EXERCISE TASK
Copy out word for word every line in the stretch from the one containing "Which is nearest" through the one containing "With the camera".

[Data listing]
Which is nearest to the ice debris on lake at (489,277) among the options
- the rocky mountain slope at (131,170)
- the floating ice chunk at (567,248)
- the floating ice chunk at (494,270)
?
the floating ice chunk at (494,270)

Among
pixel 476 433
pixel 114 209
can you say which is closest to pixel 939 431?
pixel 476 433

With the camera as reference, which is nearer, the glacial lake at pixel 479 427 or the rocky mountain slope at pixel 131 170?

--

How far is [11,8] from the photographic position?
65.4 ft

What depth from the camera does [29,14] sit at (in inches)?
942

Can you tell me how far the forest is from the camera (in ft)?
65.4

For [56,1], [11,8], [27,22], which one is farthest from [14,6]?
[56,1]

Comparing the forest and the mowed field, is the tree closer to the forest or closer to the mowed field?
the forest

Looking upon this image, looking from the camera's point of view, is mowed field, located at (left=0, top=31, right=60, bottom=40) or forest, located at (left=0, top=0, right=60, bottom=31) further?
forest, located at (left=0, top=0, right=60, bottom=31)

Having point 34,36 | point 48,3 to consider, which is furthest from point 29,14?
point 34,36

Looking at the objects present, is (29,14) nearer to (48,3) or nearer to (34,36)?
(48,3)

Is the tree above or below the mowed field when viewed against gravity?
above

RESULT OF THE TASK
Which is nearest to the ice debris on lake at (489,277) among the options
- the rocky mountain slope at (131,170)
- the floating ice chunk at (567,248)
- the floating ice chunk at (494,270)
?
the floating ice chunk at (494,270)

Among
pixel 476 433
pixel 114 209
can you say which is closest to pixel 939 431?
pixel 476 433

With the camera as reference, which is nearer, the glacial lake at pixel 479 427 or the rocky mountain slope at pixel 131 170?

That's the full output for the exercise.